The Ukrainian army has sent reinforcements, particularly special forces, to contain the Russian advance, and claimed its first successes Monday, with the recapture of three villages north of the city. Drones are also playing an important role here, notably in supplying the advance units of each army. Still, this is urban combat, and therefore primarily a human battle.

Pokrovsk is located in the Donetsk region, one of the Ukrainian provinces that was annexed by Moscow shortly after the 2022 invasion, even before it had effective control over them. Vladimir Putin wants to make the would-be fait accompli he declared on paper three years ago real on the ground, without the means to achieve it.

Frontline pressure

This city is a strategic crossroads, and if it fell, Russia would be able to make new advances, undoubtedly faster than the very slow ones of recent months. Other offensives are taking place at several points along the long front line of more than 1,000 kilometers between the Russian invaders and the Ukrainian defenders.

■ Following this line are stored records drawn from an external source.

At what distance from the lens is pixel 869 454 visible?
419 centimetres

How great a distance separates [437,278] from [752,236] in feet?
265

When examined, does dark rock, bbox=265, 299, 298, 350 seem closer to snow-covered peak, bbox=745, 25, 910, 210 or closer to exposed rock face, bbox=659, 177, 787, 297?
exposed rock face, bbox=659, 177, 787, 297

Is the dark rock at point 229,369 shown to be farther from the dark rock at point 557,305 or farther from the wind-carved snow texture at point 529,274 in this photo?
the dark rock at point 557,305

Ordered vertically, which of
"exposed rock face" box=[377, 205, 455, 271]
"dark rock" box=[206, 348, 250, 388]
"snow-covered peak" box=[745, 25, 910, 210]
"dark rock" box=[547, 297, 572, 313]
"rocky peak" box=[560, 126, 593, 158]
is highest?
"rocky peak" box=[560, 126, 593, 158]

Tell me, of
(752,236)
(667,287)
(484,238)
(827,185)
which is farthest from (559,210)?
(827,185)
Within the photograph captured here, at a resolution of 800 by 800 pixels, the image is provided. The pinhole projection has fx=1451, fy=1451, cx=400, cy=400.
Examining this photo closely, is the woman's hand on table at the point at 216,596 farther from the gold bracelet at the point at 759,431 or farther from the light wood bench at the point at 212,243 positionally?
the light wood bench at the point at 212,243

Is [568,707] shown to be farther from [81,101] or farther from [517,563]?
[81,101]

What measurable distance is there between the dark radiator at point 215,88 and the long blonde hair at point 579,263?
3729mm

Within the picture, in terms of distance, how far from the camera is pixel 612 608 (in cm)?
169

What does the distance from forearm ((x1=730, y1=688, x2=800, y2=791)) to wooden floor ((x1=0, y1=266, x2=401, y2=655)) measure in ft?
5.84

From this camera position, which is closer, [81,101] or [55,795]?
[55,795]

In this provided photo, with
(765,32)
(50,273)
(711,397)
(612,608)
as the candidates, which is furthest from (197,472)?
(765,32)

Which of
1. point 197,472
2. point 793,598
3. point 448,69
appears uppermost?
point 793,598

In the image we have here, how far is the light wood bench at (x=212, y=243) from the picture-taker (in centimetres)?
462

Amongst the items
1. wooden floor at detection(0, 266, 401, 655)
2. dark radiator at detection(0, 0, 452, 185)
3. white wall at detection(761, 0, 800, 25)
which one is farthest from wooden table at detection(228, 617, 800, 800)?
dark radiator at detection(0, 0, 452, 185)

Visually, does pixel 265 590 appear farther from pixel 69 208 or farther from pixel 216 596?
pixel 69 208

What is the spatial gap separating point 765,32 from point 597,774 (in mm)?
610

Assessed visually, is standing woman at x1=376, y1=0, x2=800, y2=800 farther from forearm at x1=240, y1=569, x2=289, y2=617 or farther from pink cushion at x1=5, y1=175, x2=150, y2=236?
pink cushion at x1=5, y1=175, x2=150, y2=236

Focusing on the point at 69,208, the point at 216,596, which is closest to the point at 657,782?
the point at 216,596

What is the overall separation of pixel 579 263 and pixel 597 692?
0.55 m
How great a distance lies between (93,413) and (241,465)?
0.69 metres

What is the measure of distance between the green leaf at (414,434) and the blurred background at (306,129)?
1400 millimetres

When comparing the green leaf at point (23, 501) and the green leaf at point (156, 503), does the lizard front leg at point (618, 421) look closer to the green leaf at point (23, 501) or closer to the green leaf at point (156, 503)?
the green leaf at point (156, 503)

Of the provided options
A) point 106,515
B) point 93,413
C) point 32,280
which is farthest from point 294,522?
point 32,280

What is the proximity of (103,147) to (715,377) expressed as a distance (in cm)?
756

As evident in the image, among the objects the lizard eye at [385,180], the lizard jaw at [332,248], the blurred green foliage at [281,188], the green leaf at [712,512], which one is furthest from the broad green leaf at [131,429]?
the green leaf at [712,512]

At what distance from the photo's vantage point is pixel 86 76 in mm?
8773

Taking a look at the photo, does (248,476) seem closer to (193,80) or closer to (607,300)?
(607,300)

Damaged building in Pokrovsk, Donetsk Region, UKraine. Image: Titov Yevhen/Abaca ZUMA Press

Above all, one of the issues at stake is control of as much territory as possible before possible negotiations on a ceasefire. Putin’s maximalist position, which scuppered plans for a meeting with Donald Trump last month, was that Ukraine should abandon the entire Donetsk region. Ukraine is prepared to negotiate on the basis of the existing front lines.

“Russia poses a lasting threat, motivated by hostile intentions.”

As long as Putin believes he can win this war militarily, he will not stop. However, his troops are making progress that is too slow in gaining territory for this to be decisive. Unless they manage to make a breakthrough, as in Pokrovsk.

Higher stakes

But the stakes are even higher. An important study published today by the French Institute of International Relations, in association with other European think tanks, assesses the impact of the war in Ukraine on European defense strategies. The study concludes that “Russia poses a lasting threat, motivated by hostile intentions and a fundamental dispute over the European security structure.”

Through Ukraine, writes Thomas Gomart, director of IFRI, in his introduction, “the Russian regime is imposing a confrontation on Europe that is set to last regardless of the outcome of the fighting on the ground.”

If this is the case, what is at stake in Pokrovsk is not just a twist in a distant conflict, but a test that is of concern to the security of the entire European continent.